# Cardiotocographic Classification using Spark
##### Cardiotocographic classification for fetal heart-rate and uterine contractions, implemented with a PySpark Pipeline

Dataset from the UCI data repository: https://archive.ics.uci.edu/ml/datasets/cardiotocography

In [42]:
#Pipeline dependencies
from pyspark.ml import Pipeline
from pyspark.ml.classification import LogisticRegression
from pyspark.ml.feature import MinMaxScaler
from pyspark.ml.feature import VectorAssembler
from pyspark.ml.feature import HashingTF, Tokenizer
from pyspark.sql import SparkSession

#Data manipulation, analysis and plotting tools
import pandas as pd
import numpy as np
import matplotlib as plt

#Machine Learning libraries
#import sklearn as sk
#import tensorflow as tf

In [18]:
#Define the session and cluster
spark = SparkSession.builder \
                    .master('local[4]') \
                    .appName('cardiotocography_pipeline') \
                    .getOrCreate()

In [28]:
#Read the CSV dataset file and print the schema
df = spark.read.options(header='True', #Specify that headers exist in dataset
                        inferSchema='True', 
                        delimiter=',' #Comma delimited
                       ).csv("CTG_data.csv") #Source file

#Drop missing values
df = df.dropna()

#Required to drop some attributes which likely do not add to the learning of the model:
#- FileName, Date, SegFile to be truncated
df = df.drop("FileName","Date","SegFile")

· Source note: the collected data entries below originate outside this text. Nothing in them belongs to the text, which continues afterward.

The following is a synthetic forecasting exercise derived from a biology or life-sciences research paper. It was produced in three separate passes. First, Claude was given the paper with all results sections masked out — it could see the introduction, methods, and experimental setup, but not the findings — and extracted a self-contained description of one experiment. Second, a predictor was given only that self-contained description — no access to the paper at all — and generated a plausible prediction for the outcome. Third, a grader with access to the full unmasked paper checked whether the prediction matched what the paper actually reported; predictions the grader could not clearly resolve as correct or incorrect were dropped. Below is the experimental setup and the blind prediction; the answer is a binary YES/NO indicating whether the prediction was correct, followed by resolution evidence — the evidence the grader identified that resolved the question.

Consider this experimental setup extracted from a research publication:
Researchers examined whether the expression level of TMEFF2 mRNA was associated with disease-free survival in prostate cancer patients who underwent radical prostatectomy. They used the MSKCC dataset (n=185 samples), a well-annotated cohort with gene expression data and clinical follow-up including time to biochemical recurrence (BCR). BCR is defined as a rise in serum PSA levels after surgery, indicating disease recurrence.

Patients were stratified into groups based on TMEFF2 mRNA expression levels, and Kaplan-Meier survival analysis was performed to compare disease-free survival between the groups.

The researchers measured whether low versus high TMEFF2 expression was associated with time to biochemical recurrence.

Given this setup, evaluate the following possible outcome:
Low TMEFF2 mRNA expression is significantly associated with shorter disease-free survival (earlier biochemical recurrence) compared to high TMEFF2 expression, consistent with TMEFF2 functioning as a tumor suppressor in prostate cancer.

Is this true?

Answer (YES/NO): YES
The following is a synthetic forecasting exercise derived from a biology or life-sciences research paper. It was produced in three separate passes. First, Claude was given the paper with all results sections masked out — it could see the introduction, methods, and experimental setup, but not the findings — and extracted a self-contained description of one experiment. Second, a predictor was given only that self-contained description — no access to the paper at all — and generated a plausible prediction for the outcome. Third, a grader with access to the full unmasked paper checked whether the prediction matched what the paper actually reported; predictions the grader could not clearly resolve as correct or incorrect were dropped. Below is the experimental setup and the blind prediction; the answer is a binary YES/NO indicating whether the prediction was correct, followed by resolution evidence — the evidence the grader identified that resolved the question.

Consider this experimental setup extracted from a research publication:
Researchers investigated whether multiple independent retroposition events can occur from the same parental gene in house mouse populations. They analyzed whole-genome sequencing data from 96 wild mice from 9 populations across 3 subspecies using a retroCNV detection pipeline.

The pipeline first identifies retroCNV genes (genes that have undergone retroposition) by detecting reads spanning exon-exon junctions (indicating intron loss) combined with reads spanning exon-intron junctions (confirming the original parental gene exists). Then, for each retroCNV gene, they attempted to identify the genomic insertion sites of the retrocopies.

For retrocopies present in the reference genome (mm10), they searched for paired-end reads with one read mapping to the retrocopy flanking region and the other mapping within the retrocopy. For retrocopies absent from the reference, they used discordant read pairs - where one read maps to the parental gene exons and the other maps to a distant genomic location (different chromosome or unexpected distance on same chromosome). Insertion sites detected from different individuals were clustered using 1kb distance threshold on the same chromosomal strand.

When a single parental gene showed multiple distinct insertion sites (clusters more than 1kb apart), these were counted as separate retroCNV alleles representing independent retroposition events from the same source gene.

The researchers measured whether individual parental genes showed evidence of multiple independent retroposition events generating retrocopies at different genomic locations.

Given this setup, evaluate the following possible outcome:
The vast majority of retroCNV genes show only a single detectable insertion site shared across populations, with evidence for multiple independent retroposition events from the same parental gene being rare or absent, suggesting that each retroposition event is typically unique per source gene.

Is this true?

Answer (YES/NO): NO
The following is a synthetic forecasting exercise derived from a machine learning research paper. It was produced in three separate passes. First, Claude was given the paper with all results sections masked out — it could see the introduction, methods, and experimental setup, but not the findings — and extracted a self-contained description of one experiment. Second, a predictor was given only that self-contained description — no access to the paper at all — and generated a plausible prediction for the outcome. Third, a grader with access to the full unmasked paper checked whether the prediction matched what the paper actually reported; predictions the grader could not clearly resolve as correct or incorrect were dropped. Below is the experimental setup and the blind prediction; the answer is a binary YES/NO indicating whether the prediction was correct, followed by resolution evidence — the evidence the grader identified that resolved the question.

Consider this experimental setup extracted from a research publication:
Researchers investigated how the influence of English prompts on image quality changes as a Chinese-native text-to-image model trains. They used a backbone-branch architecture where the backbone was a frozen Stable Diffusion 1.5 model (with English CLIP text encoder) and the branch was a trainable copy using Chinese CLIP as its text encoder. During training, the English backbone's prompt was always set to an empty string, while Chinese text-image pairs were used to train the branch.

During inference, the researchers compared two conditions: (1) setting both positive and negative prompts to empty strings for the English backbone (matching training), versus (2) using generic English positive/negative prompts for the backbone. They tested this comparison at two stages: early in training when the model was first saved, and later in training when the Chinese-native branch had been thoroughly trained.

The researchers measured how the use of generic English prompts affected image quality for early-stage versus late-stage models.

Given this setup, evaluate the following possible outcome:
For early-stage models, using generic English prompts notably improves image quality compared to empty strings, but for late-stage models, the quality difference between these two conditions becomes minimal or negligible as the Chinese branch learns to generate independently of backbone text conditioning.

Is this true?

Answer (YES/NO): YES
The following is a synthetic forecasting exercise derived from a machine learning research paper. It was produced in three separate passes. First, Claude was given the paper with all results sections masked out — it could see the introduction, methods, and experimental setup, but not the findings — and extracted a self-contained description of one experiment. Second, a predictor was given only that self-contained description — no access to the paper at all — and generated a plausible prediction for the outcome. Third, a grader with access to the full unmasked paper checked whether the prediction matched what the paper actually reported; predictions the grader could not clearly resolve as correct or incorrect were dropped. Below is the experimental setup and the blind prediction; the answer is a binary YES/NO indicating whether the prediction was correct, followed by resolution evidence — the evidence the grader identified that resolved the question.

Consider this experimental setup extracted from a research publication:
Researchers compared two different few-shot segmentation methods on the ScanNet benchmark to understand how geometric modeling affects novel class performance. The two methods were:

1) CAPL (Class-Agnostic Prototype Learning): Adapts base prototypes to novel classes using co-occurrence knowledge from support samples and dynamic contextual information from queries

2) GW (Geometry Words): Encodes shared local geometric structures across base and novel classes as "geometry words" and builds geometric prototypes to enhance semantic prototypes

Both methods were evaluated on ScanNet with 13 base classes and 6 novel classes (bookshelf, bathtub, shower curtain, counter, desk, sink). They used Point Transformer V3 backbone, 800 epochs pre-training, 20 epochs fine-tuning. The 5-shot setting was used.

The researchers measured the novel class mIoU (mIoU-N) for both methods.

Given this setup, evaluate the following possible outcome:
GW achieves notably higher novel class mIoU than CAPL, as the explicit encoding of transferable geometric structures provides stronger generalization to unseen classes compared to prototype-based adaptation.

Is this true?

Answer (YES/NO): YES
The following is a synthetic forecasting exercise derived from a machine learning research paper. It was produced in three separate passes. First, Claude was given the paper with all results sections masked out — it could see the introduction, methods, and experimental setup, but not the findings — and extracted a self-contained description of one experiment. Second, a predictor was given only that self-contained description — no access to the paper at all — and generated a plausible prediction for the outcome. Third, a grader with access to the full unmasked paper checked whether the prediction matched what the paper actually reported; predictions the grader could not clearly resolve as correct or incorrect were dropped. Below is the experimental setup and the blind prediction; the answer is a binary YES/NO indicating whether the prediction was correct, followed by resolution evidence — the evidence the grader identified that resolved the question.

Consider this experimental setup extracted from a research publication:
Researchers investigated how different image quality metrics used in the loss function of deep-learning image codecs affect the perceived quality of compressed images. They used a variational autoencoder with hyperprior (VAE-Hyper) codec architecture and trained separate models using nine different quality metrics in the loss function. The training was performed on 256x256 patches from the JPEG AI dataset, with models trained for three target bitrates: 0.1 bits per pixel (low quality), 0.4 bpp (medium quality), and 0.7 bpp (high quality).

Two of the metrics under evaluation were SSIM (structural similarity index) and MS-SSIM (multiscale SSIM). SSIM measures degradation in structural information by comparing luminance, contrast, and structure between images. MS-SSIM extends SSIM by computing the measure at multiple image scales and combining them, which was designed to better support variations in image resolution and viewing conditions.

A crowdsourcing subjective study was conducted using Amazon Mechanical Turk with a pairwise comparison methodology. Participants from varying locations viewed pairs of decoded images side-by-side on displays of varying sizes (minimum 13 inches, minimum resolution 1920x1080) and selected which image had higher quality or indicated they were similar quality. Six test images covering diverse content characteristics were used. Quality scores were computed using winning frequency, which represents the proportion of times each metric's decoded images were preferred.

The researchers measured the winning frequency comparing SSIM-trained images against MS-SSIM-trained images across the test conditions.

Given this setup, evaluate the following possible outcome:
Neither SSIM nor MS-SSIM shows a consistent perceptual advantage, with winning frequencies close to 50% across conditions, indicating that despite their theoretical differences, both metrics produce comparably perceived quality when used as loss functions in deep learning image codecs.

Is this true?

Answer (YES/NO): NO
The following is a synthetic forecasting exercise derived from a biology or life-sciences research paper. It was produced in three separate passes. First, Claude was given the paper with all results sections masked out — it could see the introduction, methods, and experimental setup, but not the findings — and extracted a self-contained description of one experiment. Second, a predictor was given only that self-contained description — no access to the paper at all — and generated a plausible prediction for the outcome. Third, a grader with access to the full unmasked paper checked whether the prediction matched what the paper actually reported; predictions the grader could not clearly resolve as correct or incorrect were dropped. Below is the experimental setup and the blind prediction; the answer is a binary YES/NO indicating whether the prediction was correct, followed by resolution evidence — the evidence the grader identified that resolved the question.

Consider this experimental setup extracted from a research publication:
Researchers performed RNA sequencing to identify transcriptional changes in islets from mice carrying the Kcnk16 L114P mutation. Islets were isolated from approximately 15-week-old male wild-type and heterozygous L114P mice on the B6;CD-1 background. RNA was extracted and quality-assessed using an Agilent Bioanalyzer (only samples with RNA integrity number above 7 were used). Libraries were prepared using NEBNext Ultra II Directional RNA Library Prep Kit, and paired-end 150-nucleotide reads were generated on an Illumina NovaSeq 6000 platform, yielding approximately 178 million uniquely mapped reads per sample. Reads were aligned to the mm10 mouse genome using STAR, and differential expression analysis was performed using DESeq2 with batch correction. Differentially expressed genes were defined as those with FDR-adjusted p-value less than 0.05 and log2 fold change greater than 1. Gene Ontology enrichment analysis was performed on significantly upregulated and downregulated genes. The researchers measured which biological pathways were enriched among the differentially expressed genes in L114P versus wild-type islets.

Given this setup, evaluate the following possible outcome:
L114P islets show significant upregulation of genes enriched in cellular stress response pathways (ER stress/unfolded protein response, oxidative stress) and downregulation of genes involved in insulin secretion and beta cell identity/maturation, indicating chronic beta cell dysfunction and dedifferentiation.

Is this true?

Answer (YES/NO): NO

#Dataset has seemed to already One-Hot-Encoded the multiclass target 'Class' labels to:
# A,B,C,D,E,AD,DE,LD,FS,SUSP
#Since this is the target label, we can remove those columns and retain the Class column
#which contains the multiclass numbers between 1-10
df = df.drop("A","B29","C","D","E32","AD","DE","LD","FS","SUSP")
df.printSchema()

root
 |-- b3: integer (nullable = true)
 |-- e4: integer (nullable = true)
 |-- LBE: integer (nullable = true)
 |-- LB: integer (nullable = true)
 |-- AC: integer (nullable = true)
 |-- FM: integer (nullable = true)
 |-- UC: integer (nullable = true)
 |-- ASTV: integer (nullable = true)
 |-- MSTV: double (nullable = true)
 |-- ALTV: integer (nullable = true)
 |-- MLTV: double (nullable = true)
 |-- DL: integer (nullable = true)
 |-- DS: integer (nullable = true)
 |-- DP: integer (nullable = true)
 |-- DR: integer (nullable = true)
 |-- Width: integer (nullable = true)
 |-- Min: integer (nullable = true)
 |-- Max: integer (nullable = true)
 |-- Nmax: integer (nullable = true)
 |-- Nzeros: integer (nullable = true)
 |-- Mode: integer (nullable = true)
 |-- Mean: integer (nullable = true)
 |-- Median: integer (nullable = true)
 |-- Variance: integer (nullable = true)
 |-- Tendency: integer (nullable = true)
 |-- CLASS: integer (nullable = true)
 |-- NSP: integer (nullable = true)



### Feature descriptions:
- b: Start instant
- e: End instant
- LBE: Baseline value (medical expert)
- LB: Baseline value (SisPorto)
- AC: Accelerations (SisPorto)
- FM: Foetal movement (SisPorto)
- UC: Uterine contractions (SisPorto)
- ASTV: percentage of time with abnormal short term variability  (SisPorto)
- mSTV:	mean value of short term variability  (SisPorto)
- ALTV:	percentage of time with abnormal long term variability  (SisPorto)
- mLTV:	mean value of long term variability  (SisPorto)
- DL:	light decelerations
- DS:	severe decelerations
- DP:	prolongued decelerations
- DR:	repetitive decelerations
- Width:  histogram width
- Min:	low freq. of the histogram
- Max:	high freq. of the histogram
- Nmax:	number of histogram peaks
- Nzeros:	number of histogram zeros
- Mode:	histogram mode
- Mean:	histogram mean
- Median:	histogram median
- Variance:	histogram variance
- Tendency:	histogram tendency: [-1=left assymetric; 0=symmetric; 1=right assymetric]

### Classes
- A: Calm sleep
- B: REM sleep
- C: Calm vigilance
- D: Actice vigilance
- E: Shift pattern (A or Susp with shifts)
- AD: Accelerative/Decelerative pattern (stress simulation)
- DE: Decelerative pattern (vagal stimulation)
- LD: Largely develerative pattern
- FS: Flat-sinusoidal pattern (pathogenic state)
- SUSP: Suspect pattern

#### Further higher level classification (NSP):
- 1: Normal
- 2: Suspect
- 3: Pathogenic

In [62]:
featuresToScale = [f[0] for f in df.dtypes if f[0] not in ["CLASS", "NSP"]]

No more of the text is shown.